The concern is that AI can be mis-trained with bad data.
“As we’ve learned more about AI,” said Richardson, “we’ve also learned more about human intelligence – our inherent biases and judgment errors that result in suboptimal decisions.”
Rather than comparing AI directly to human actions, “we want to think of AI-human teaming that will mitigate human vulnerabilities and enhance human capabilities,” he said.
“This is an area again where synthetic environments may be particularly powerful,” said McArdle. “They provide a place for us to simultaneously train autonomous systems and AI and develop warfighter trust in these systems.
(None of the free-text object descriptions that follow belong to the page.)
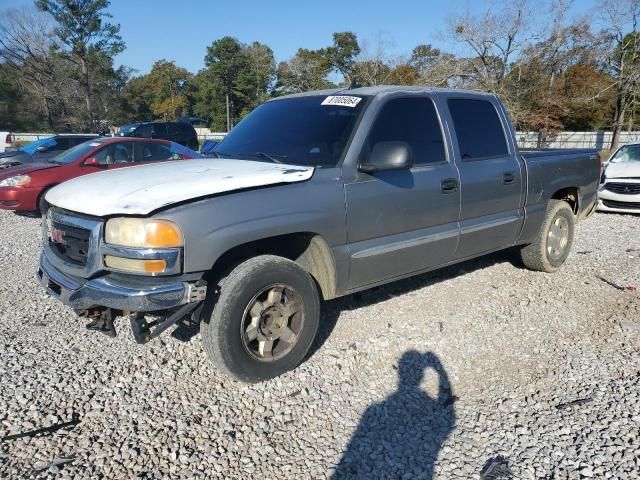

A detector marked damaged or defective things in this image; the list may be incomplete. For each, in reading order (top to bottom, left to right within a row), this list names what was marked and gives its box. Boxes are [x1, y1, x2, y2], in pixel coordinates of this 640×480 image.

damaged front bumper [37, 253, 206, 314]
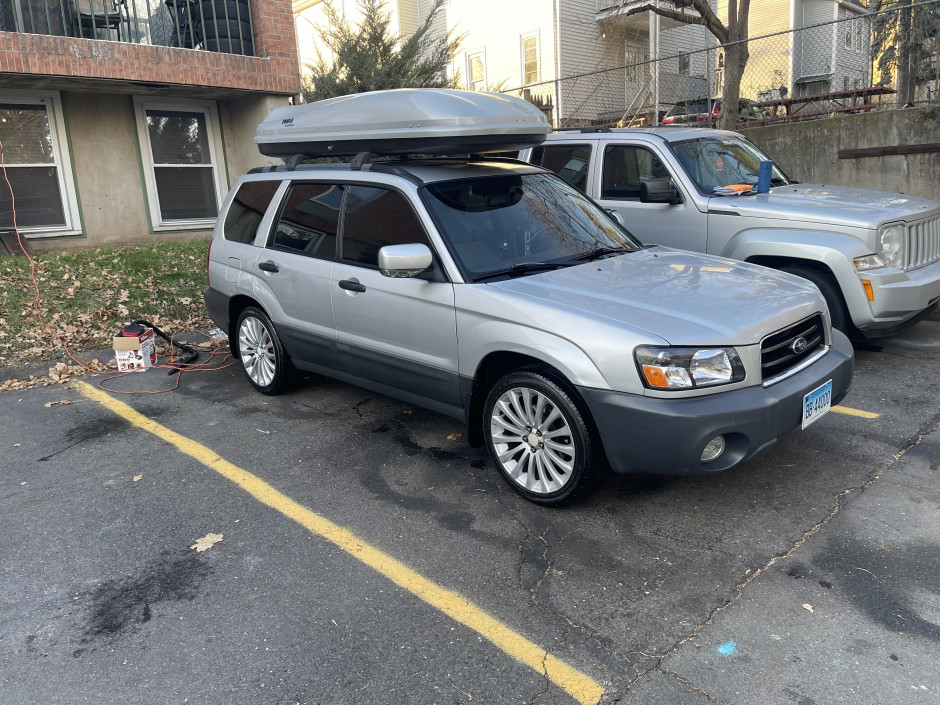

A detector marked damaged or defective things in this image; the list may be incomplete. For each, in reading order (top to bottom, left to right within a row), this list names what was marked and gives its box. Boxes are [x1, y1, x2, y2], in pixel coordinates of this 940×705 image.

cracked asphalt [1, 310, 940, 704]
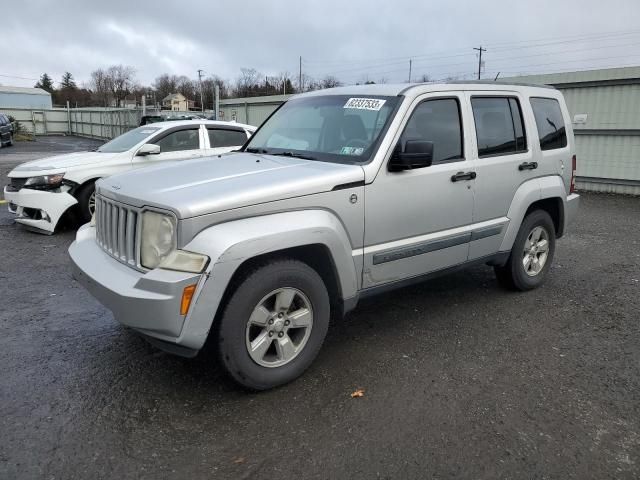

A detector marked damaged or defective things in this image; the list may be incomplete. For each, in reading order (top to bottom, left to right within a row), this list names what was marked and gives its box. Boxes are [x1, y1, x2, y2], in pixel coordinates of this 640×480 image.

white damaged sedan [5, 119, 255, 233]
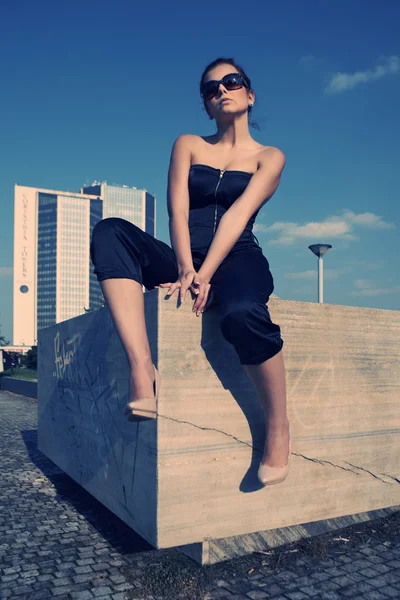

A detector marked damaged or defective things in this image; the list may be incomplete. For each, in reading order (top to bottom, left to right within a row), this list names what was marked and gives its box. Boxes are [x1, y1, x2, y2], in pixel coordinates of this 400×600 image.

crack in concrete [157, 412, 400, 482]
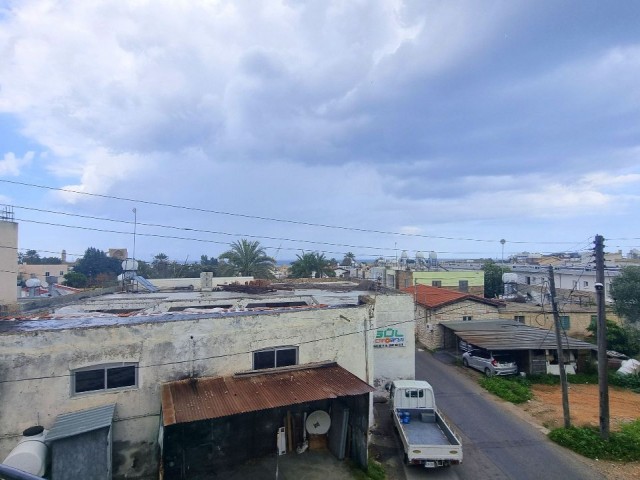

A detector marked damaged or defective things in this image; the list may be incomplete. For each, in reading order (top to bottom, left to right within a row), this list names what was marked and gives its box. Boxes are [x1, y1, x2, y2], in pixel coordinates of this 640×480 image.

rusted tin canopy [161, 362, 376, 426]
And we of course need to develop leaders that possess the ability to quickly identify and exploit possibilities to strike adversarial centers of gravity as the conflict unfolds.”
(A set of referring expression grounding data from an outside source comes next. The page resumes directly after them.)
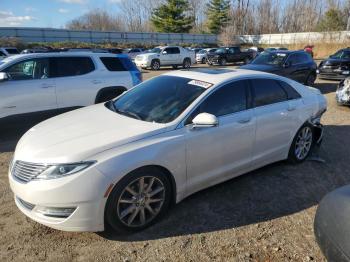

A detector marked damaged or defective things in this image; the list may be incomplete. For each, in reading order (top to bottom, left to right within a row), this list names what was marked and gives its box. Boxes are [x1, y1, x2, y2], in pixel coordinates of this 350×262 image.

damaged front bumper [334, 78, 350, 105]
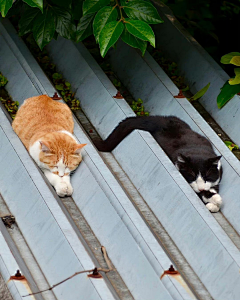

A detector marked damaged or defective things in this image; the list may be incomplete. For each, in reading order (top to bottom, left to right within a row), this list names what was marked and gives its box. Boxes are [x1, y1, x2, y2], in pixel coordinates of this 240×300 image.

rust stain on metal [160, 266, 194, 298]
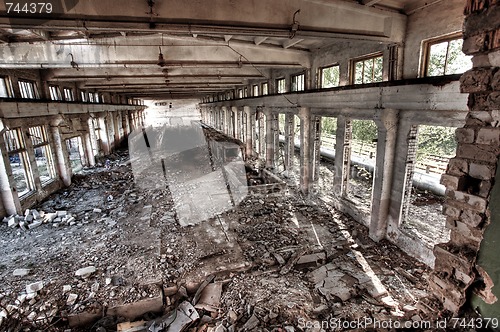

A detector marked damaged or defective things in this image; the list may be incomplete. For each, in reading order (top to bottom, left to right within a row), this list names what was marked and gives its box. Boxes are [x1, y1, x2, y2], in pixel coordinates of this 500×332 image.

shattered window frame [3, 128, 35, 197]
shattered window frame [28, 126, 56, 185]
broken concrete floor [0, 150, 460, 330]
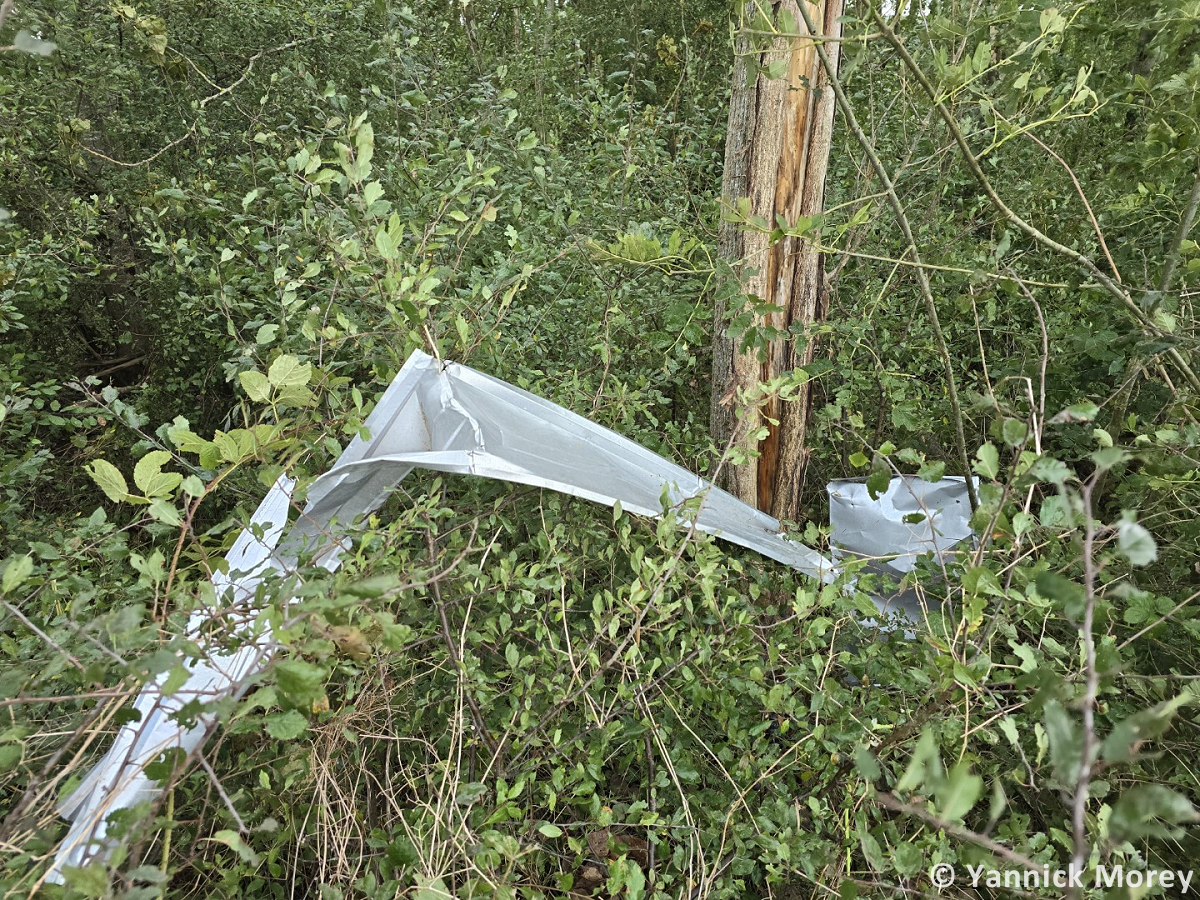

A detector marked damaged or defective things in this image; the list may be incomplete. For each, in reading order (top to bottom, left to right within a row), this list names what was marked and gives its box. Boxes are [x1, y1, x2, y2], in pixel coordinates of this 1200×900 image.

crumpled metal sheet [51, 350, 980, 880]
crumpled metal sheet [828, 474, 980, 624]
According to McArdle, wargaming can also support our ability to train across all instruments of national power.
“China and Russia are going to use a variety of methods to influence regional states to advance their own geo strategic ends, whether using informational, political, psychological or economic coercion.,” McArdle said. “So rather than unilateral military responses these challenges demand better use of all instruments of U.S. national powers in tandem with partners and allies.”
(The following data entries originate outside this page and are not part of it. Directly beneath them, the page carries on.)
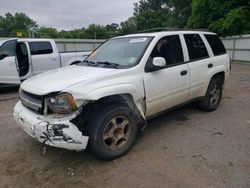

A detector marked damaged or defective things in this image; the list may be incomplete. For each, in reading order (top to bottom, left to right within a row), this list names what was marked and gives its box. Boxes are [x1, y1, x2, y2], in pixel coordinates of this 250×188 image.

damaged front end [13, 100, 89, 151]
hood damage [13, 100, 89, 151]
cracked bumper [13, 101, 89, 151]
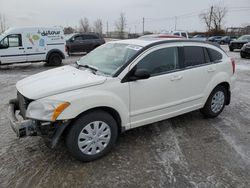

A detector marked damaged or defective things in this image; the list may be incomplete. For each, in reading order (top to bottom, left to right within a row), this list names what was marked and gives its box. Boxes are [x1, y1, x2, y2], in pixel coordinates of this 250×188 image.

damaged front end [8, 97, 70, 148]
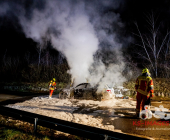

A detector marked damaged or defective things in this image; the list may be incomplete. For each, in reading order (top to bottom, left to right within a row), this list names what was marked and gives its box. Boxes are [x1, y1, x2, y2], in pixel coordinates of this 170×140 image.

burnt car body [59, 82, 115, 100]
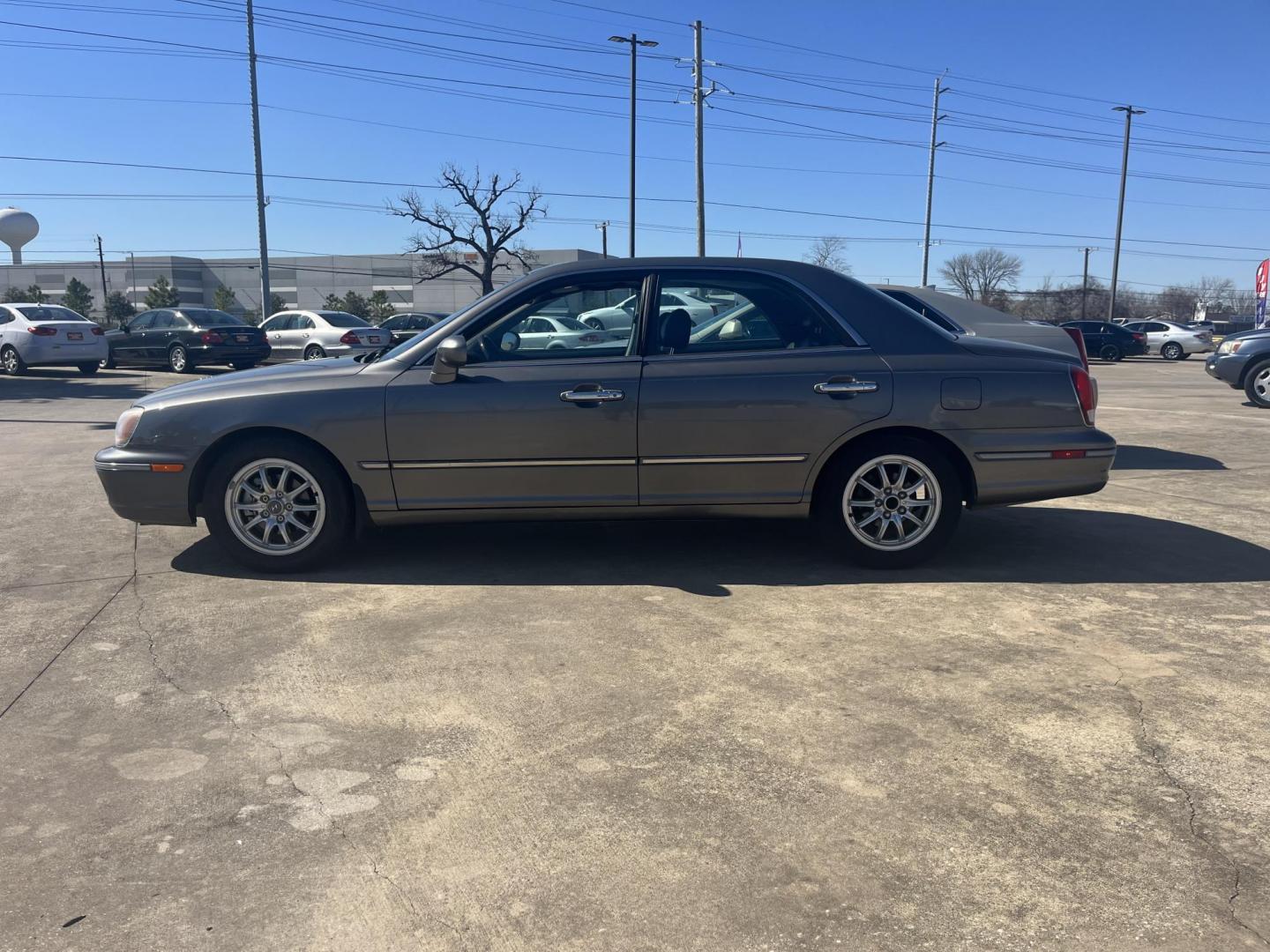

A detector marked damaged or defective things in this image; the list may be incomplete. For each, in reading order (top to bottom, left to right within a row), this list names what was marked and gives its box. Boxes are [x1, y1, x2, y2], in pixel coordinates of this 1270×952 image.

crack in concrete [1107, 665, 1265, 949]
“We are learning from each other,” said Holmes. “We’ve integrated our various capabilities that are driving us to a multi-domain operations forefront.”
“How technology is employed here generates greater interoperability with our partners and allies,” said Jackson. “This changing climate affects how, and for what, our forces train, and more broadly, how we prepare our leaders to think and operate flexibly to respond to what is asked of them in the future.”
The bottom line, said McArdle, is that “we need to increase the frequency of interagency and intergovernmental experiential learning to allow these groups to build deeper connections and develop more creative approaches about how these various instruments of power can work together.”
“With all six of these issues, we must grapple with fundamental questions tied to individual and collective training outcomes and techniques,” explained McArdle. “Advances in the science of learning, big data, and psychology among many other disciplines have allowed us to be more detailed, rigorous and objective in how we assess learning outcomes and how we can better target training and education to meet individual needs and better assess collective training efficacy. These advances allow us to rethink and reassess training content, architectures, pedagogy, and content delivery. And as we capture far more objective data through various devices, ranges, and synthetic environments, we are able to rethink and reassess readiness in a far more objective way – measuring outputs rather than inputs.”
McArdle concluded that “the way we think about training will not change overnight, but the conversations we are having here today, the really amazing innovative potential on the IITSEC show floor, and the great work our services are doing in OSD are steps in the right direction.”
Adm. Richardson emphasized the urgency in developing the new American way of training. “The race is on, and there isn’t a moment to lose.”